As they reported in Science on Thursday, the researchers generated phylogenies for thousands of cancer cells and uncovered heritable differences in their ability to metastasize. They further uncovered genes that contribute to metastatic ability as well as those, like KRT17, that may suppress metastatic activity.

"With this method, you can ask questions like, 'How frequently is this tumor metastasizing? Where did the metastases come from? Where do they go?'" senior author Jonathan Weissman, a researcher at the Whitehead Institute and the Massachusetts Institute of Technology, said in a statement. "By being able to follow the history of the tumor in vivo, you reveal differences in the biology of the tumor that were otherwise invisible."

For their new method, the researchers added the gene encoding the Cas9 protein and a luciferase gene into cells from a human KRAS-mutant lung adenocarcinoma cell line. They then introduced about 5,000 of these engineered cells into the left lungs of immunodeficient mice. After 54 days, they collected lung and other tissue samples from the mice for single-cell sequencing analysis. As the cells divided during that time, Cas9 made cuts leading to indels in the genomes of the daughter cells that the researchers could track.

While the scientists implanted about 2,150 clones, only about 100 engrafted and proliferated, indicating that only a portion of the engineered cells were competent to do so.

The clonal populations exhibited different distributions across the six sampled tissues. Some clones, for instance, were only found at the primary site, while others were more broadly found, suggesting metastatic heterogeneity, despite the cells all coming from the same cell line.

The researchers reconstructed these cells' phylogenies, uncovering patterns. For instance, non-metastatic populations were marked by all the clades residing in a single tissue, while highly metastatic populations had closely related cells found in different tissues. Intermediate populations, though, also had a distributed pattern.

At the same time, the researchers noted a modest link between a cell's transcriptional pattern and its tissue sample or metastatic rate.

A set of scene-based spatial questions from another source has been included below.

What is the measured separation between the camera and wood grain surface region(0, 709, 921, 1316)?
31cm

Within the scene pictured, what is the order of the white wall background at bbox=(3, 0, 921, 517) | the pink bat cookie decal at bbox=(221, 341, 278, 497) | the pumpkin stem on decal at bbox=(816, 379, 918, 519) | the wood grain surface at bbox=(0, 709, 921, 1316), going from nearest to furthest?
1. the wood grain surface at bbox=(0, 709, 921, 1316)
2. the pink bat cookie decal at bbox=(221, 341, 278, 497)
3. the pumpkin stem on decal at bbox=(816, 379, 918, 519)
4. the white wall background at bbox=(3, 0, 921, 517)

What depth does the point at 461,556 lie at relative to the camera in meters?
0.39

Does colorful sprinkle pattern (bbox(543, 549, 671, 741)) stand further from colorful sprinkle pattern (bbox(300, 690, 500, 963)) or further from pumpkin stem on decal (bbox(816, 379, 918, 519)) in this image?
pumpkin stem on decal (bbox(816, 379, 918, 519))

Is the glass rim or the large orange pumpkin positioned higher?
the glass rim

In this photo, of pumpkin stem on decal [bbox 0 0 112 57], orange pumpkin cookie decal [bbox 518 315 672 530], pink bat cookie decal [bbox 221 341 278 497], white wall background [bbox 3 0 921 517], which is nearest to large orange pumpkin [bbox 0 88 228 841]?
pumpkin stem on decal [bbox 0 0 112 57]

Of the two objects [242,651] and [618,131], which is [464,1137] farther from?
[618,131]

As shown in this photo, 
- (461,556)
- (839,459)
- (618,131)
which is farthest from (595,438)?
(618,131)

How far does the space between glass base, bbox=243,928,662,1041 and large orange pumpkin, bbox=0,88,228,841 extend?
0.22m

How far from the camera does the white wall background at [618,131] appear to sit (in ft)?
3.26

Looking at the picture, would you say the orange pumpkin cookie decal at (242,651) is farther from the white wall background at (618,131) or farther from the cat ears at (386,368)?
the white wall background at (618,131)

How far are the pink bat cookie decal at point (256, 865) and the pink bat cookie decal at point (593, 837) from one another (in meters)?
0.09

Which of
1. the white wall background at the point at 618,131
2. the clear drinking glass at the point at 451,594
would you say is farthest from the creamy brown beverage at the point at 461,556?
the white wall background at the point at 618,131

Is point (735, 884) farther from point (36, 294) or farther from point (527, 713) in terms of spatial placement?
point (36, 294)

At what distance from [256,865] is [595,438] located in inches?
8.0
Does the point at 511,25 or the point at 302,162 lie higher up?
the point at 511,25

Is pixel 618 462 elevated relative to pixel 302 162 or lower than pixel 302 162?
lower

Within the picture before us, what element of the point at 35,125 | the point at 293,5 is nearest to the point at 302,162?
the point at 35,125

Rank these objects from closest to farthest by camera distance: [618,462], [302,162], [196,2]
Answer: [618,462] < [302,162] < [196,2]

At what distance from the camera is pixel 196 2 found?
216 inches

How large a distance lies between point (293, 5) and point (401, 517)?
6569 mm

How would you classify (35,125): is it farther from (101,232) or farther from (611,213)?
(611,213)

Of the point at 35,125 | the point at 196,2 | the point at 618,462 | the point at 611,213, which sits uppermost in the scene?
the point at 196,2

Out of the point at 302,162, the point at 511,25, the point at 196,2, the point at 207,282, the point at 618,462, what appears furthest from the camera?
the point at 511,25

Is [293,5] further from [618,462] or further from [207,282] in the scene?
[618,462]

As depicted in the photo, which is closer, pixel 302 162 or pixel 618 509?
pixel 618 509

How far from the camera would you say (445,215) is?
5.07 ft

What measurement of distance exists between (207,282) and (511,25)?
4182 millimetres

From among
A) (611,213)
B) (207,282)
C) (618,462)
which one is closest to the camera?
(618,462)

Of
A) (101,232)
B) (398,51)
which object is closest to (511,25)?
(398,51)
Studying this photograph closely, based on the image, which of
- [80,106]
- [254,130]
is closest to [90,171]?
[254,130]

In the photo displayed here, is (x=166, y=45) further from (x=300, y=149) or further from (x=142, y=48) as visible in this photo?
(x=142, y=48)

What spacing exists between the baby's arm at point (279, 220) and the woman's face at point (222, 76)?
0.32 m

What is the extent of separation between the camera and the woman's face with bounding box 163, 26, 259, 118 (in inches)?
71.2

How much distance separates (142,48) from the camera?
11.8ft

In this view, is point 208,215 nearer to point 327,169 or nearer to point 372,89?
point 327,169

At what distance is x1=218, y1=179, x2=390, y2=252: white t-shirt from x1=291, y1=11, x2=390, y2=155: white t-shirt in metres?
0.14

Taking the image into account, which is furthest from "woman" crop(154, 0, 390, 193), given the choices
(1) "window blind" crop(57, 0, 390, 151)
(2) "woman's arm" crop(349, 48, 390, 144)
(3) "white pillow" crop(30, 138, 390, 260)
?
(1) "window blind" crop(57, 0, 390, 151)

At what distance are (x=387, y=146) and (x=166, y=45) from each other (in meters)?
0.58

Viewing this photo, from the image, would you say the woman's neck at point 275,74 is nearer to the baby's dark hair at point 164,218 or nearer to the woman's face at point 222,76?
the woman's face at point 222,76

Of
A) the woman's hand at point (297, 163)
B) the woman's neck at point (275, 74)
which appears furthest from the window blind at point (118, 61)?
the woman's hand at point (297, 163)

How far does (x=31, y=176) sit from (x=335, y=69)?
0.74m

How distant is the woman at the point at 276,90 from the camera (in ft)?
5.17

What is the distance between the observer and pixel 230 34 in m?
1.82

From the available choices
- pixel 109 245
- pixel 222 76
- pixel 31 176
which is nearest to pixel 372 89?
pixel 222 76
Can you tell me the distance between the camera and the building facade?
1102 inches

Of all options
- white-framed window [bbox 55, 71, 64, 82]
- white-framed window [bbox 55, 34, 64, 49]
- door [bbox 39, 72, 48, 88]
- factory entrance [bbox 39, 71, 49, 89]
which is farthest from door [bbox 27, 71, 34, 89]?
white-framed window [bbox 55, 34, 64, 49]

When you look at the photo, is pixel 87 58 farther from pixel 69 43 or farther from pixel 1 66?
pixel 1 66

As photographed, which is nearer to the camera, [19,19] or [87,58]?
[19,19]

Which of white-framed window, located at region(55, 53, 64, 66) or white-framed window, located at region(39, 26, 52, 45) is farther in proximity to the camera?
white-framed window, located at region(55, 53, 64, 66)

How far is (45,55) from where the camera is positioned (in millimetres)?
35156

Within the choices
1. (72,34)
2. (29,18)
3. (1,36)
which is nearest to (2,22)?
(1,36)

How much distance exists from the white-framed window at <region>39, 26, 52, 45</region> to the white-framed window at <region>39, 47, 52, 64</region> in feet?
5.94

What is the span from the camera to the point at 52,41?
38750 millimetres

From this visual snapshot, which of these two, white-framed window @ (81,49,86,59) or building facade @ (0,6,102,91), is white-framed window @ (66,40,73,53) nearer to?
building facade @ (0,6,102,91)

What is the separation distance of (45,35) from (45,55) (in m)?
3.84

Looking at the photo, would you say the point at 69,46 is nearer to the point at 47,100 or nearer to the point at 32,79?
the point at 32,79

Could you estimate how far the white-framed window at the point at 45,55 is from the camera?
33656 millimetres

Through this, they homed in on genes associated with metastasis, such as IFI27, REG4, and TNNT1, and ones that damp down metastasis like NFKBIA, ID3, and ASS1.

KRT17 was strongly correlated with reduced metastatic potential, a finding the researchers noted was striking as it has previously been linked to promoting invasiveness and has been associated with poor prognosis in some cancers.

In a functional analysis, the researchers found that CRISPR knockdown of metastasis-associated genes like IFI6 and IFI27 led to decreased invasiveness, but knockdown of genes like KRT17, ID3, and ASS1 that are negatively associated with metastasis led to increased invasiveness. With these results, the researchers developed a metastatic signature that could, to a modest degree, gauge metastatic potential.

Further, they noted that this metastatic behavior was largely heritable, though one clone was an exception to that rule.

Going forward, the researchers hope to be able to make predictions about how cells will behave. "It's like with Newtonian mechanics — if you know the velocity and position and all the forces acting on a ball, you can figure out where the ball is going to go at any time in the future," Weissman said. "We're hoping to do the same thing with cells. We want to construct essentially a function of what is driving differentiation of a tumor, and then be able to measure where they are at any given time, and predict where they're going to be in the future."